After news of his death broke out, many magazines and French politicians expressed their respect and grief.

One French magazine remarked: "Stéphane Hessel, dead? It's hard to believe. He seemed to have become eternal, the grand and handsome old man.'

The French president, François Hollande, said Hessel was an "a huge figure whose exceptional life was devoted to the defence of human dignity".

The following quotes where taken from The Occupy Wall Street Facebook page

"It was in pursuit of his values that he engaged in the resistance," he added, concluding: "He leaves us a lesson, which is to never accept any injustice."

The French prime minister, Jean-Marc Ayrault, also paid tribute to Hessel, whom he described as "a man who was engaged" and who was the incarnation of the "resistance spirit".

"For all generations he was a source of inspiration, but also a reference. At 95 years, he epitomised the faith in the future of a new century," Ayrault said."

The story of Hessel's life is remarkable, extraordinary and more importantly, one that should be remembered and honored.

Hessel was born into a Jewish family in Berlin in 1917 and was raised in an unusual ménage à trois between his writer/translator father, journalist mother and her lover.

His life had seen the horrors of having to escape from two concentration camps where he tutored and going to be sentenced to death after refusing to follow Marshal Philippe Pétain's collaborationist Vichy government and fled to London and joined General Charles de Gaulle's resistance fighters.

Because he was such prominent figure in the resistance, he was arrested by the Gestapo in 1944 and deported to Buchenwald and Dora concentration camps, where he endured waterboarding torture.

# Data section

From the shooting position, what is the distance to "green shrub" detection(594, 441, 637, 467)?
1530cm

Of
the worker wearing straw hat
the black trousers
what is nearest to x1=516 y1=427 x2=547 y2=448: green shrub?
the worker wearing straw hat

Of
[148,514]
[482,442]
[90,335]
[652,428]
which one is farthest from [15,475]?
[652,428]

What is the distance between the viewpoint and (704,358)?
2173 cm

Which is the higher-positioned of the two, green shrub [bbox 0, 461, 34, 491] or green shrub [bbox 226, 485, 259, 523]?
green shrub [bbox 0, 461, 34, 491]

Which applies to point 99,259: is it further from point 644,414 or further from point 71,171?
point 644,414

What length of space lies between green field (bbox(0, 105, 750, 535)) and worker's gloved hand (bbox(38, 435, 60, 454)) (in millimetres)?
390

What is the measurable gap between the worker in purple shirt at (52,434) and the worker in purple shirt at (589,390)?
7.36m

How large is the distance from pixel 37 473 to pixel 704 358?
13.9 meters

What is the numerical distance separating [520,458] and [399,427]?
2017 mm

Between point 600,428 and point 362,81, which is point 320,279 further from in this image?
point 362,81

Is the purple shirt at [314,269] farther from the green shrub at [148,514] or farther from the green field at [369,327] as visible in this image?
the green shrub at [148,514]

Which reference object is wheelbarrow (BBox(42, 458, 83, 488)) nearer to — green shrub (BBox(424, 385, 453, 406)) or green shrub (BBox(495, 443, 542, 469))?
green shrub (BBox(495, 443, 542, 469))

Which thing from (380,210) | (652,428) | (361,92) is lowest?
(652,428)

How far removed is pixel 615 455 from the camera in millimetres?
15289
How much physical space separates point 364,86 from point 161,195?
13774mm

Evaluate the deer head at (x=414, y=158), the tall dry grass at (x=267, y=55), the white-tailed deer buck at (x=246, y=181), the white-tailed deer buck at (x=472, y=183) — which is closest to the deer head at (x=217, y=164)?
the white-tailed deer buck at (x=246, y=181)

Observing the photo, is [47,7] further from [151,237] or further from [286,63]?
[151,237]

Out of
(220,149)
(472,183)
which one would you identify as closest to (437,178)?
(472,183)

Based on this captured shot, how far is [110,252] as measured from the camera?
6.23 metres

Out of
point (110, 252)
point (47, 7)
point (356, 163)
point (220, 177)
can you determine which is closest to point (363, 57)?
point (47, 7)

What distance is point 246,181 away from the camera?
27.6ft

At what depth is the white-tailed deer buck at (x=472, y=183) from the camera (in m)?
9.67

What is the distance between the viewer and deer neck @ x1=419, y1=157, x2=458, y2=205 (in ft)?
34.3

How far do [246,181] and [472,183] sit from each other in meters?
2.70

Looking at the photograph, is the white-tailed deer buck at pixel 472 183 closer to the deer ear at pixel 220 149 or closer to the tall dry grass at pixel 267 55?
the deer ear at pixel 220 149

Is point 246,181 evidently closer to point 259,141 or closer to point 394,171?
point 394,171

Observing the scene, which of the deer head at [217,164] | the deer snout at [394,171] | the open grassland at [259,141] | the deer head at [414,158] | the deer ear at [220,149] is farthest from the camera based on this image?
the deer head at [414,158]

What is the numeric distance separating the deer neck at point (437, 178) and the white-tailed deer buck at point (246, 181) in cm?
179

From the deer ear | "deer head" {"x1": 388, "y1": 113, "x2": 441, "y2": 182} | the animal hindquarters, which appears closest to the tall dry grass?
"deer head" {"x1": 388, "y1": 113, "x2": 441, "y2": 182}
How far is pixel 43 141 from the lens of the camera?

---

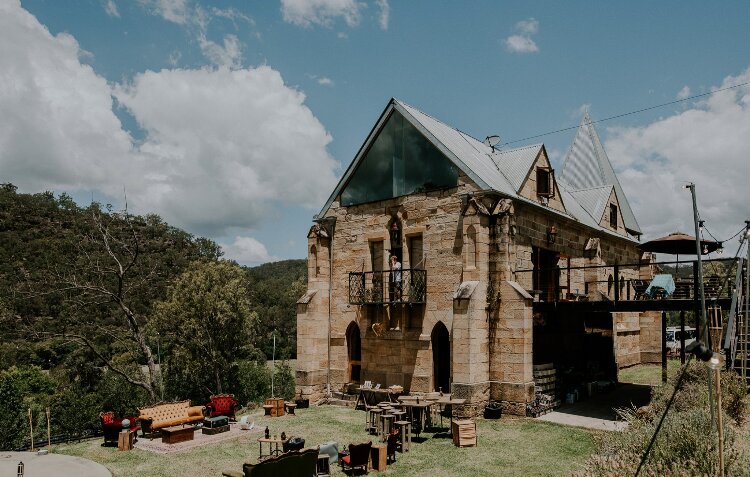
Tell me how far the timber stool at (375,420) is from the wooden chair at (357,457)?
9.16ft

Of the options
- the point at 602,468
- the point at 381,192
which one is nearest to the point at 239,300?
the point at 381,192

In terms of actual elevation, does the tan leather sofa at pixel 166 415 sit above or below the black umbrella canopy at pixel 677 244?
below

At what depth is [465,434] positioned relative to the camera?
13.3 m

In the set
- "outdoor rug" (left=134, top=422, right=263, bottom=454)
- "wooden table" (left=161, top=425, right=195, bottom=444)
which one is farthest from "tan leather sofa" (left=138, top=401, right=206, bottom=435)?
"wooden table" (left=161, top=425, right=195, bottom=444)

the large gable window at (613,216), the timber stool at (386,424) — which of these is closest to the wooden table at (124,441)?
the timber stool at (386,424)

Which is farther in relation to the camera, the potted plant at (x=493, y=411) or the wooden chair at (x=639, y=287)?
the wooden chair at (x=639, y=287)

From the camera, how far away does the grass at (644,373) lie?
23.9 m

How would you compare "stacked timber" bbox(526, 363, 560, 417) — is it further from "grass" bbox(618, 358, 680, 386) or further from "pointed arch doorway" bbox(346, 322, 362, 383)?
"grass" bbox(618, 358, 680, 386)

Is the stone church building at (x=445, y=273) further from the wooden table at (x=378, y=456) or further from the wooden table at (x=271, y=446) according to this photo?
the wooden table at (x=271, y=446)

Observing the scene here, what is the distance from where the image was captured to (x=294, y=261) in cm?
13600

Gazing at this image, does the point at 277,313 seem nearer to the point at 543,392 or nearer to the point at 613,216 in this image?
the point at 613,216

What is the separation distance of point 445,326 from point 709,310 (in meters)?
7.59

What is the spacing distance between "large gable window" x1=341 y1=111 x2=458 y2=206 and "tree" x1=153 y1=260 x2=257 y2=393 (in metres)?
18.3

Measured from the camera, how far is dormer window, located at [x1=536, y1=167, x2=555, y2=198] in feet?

# Given task 1
According to the passage on Stéphane Hessel, in what city and year was he born?
# Given task 2
Write the next part of the passage on Stéphane Hessel, starting after its final sentence.
The items above are separate from the passage on Stéphane Hessel.

# Response 1
He was born in Berlin in 1917.

# Response 2
He managed to escape execution at Buchenwald by exchanging identities with a prisoner who had died of Typhus, and then escaped from Dora during a transfer to the Bergen-Belsen death camp.

After fleeing from his Nazi guard escorts, he met advancing American troops.

When the war had finished, Hessel worked with the US' first lady; Eleanor Roosevelt by co-writing and editing the Universal Declaration of Human Rights.

Also, according the the Occupy Wall Street Facebook page, "During the Eurozone crisis, one of the names given to the protests against austerity programmes and corruption in Spain was Los Indignados, taken from the title of Hessel's work. These protests, along with the Arab spring uprisings, inspired protests in other countries and the Occupy Wall Street movement in the United States."

"This is not an ideological revolution. It is driven by an authentic desire to get what you need. From this point of view, the present generation is not asking governments to disappear but to change the way they deal with people's needs." - Stéphane Hessel

Remember him, as he rests in peace.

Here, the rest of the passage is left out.